Chiara Fontana - Das Möbiusband (German Edition)
sie den verzweifelten Vanetti an. „Und sag‘ nicht, dass du es nicht kannst!“
Er konnte es, weil Radfahren eines der Dinge war, die ein Mann können musste, wie sein Vater fand. Chiara setzte sich auf den Gepäckträger und flehte den A-Grav stumm an, wieder zu tun, was sie wollte. Die Straße führte bergab, sie beschleunigten rasch. Wenig Luft in den Reifen, Bremsen, die kaum griffen und Dr. Ernst Vanetti am Steuer. Es hätte kaum schlimmer kommen können. Die Äste der Pinien wölbten sich raumgreifend über das schmale Asphaltband und verschluckten den größten Teil des schwachen Morgenlichts. Die erste scharfe Kurve wäre zur Katastrophe geraten, wenn sie sich nicht in zwei, drei Abschnitte aufgeteilt hätte. In der Berechnung von Bahnen konnte Vanetti niemand etwas vormachen. Es war ihm ein Gräuel, dabei auch den linken Fahrstreifen mit einzubeziehen, aber das ließ sich nicht ändern. Chiara wartete auf das Motorengeräusch, das gleich von hinten kommen musste. Es kam nicht. Aber sie hörte ein anderes Geräusch. Weite Sprünge, brechende Zweige. Lynx schoss aus dem Wald über die meterhohe Böschungsmauer, den Körper lang gestreckt, die Messer stoßbereit. So bedingungslos und wild flog er heran, dass sie fast zu spät reagierte. Augenblicke, bevor die Klingen sich in ihren Hals bohrten, riss sie den A-Grav in die Höhe. Und er tat wieder, was sie wollte. Lynx‘ Flugkurve erhöhte sich, die funkelnden Spitzen stießen ins Leere, er landete im Dickicht jenseits der Straße. Sie hörten kurz sein Stöhnen – oder war es ein Fauchen?

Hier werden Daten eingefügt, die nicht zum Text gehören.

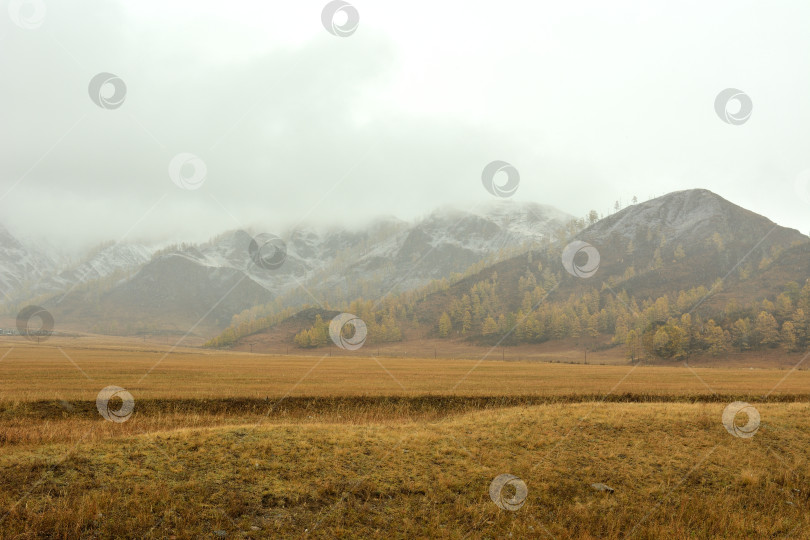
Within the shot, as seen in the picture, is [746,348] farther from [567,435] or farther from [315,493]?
[315,493]

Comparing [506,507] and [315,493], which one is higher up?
[315,493]

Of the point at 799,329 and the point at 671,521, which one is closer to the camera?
the point at 671,521

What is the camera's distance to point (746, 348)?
529 feet

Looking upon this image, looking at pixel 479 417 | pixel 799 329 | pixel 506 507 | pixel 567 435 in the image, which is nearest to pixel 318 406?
pixel 479 417

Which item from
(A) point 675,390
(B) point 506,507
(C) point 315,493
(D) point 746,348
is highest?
(C) point 315,493

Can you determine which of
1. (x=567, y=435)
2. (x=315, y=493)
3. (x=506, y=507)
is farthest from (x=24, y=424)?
(x=567, y=435)

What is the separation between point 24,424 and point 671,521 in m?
36.1

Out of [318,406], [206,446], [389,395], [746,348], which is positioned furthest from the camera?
[746,348]

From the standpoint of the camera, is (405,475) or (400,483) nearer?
(400,483)

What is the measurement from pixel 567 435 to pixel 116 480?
22.2 m

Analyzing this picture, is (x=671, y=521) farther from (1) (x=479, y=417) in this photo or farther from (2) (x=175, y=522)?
(2) (x=175, y=522)

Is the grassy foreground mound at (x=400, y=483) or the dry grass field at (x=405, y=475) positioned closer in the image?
the grassy foreground mound at (x=400, y=483)

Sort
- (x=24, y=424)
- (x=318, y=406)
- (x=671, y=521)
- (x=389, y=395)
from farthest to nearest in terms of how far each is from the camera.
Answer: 1. (x=389, y=395)
2. (x=318, y=406)
3. (x=24, y=424)
4. (x=671, y=521)

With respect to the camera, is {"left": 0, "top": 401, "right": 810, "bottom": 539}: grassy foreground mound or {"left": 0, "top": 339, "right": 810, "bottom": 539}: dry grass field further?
{"left": 0, "top": 339, "right": 810, "bottom": 539}: dry grass field
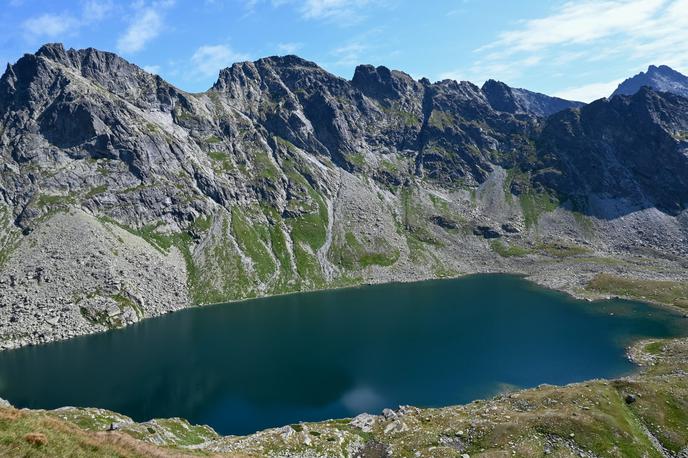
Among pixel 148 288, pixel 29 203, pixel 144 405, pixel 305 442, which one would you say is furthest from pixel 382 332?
pixel 29 203

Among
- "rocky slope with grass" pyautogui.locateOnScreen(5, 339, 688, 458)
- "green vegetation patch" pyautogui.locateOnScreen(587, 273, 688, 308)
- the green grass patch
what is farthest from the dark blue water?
the green grass patch

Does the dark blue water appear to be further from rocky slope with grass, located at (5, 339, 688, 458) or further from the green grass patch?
the green grass patch

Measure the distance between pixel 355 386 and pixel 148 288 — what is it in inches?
3999

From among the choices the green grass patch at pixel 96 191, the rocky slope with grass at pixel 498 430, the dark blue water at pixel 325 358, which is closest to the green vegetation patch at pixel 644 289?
the dark blue water at pixel 325 358

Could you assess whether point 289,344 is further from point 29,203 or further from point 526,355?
point 29,203

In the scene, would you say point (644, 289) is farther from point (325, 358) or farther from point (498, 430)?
point (498, 430)

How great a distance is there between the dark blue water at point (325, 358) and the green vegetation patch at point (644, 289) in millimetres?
14367

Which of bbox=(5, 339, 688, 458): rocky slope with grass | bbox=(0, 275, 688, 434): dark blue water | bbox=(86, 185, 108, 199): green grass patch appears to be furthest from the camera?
bbox=(86, 185, 108, 199): green grass patch

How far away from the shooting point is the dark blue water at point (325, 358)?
260 feet

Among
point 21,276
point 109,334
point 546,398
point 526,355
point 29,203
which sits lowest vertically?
point 526,355

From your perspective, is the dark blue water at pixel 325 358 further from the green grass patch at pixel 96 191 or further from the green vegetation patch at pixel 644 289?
the green grass patch at pixel 96 191

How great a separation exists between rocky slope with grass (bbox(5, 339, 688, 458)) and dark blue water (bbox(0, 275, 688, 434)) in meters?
15.7

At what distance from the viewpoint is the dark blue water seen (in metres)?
79.3

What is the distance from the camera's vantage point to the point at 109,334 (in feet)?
421
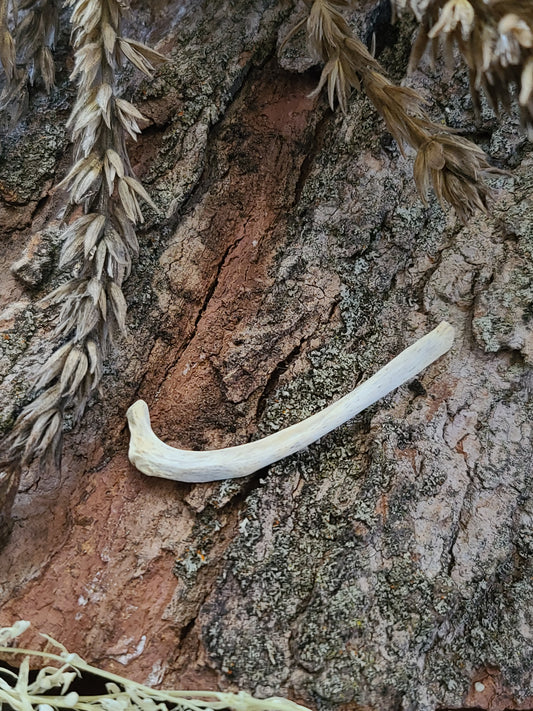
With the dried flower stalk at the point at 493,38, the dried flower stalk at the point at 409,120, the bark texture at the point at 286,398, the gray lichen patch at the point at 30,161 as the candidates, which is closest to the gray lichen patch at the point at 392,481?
the bark texture at the point at 286,398

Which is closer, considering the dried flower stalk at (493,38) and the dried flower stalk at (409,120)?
the dried flower stalk at (493,38)

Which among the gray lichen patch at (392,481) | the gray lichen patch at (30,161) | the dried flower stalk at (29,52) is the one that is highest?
the dried flower stalk at (29,52)

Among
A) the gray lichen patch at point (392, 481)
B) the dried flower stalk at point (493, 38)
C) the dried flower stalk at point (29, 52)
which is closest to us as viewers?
the dried flower stalk at point (493, 38)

Vanetti trat in die Pedale wie verrückt. Dann kam die nächste Kurve. Es fehlten nur Zentimeter. Den Randstein kümmerte es nicht. Sie flogen vom Rad und – Chiara stand fest auf ihren Füßen, gleich neben der Straße. Der A-Grav hatte ihren Schwung gebremst und sie gehalten. Jetzt hielt sie ihn wieder. Vanetti kroch aus dem Unterholz. Das Meer und das Hafenbecken waren nur noch wenige Meter entfernt. Aus dem Wald drang ein Brüllen, das harmlosen Bürgern des 21. Jahrhunderts zu einer Gänsehaut in mehreren Schichten verhalf. Sie rannten los.
90___
Maria blickte auf einige Affären zurück, auf viel Spaß und genügend Geld im Hintergrund. Eine geborene Italienerin mit altösterreichischen Wurzeln. Pula, Triest, Steiermark, Wiener Neustadt, Prag, Tirol. Sie war bildhübsch. Lachende blaugrüne Augen unter glattem, schwarzem Haar, eine klassische, perfekte Nase, Lippen zum Küssen, glänzend weiße Zähne mit einem charmanten, schmalen Spalt vorne, den die Zungenspitzen ihrer Verehrer liebten ...
Sie wusste genau, an welchem Tag sie zum ersten Mal heiraten wollte. Ihre Urgroßmutter hatte an diesem Tag im März geheiratet, ebenso ihre Großmutter und ihre Mutter. Weibliche Linie, von Generation zu Generation. Die Urgroßmutter in Rovinj, die Großmutter in Sistiana, die Mutter in Venedig.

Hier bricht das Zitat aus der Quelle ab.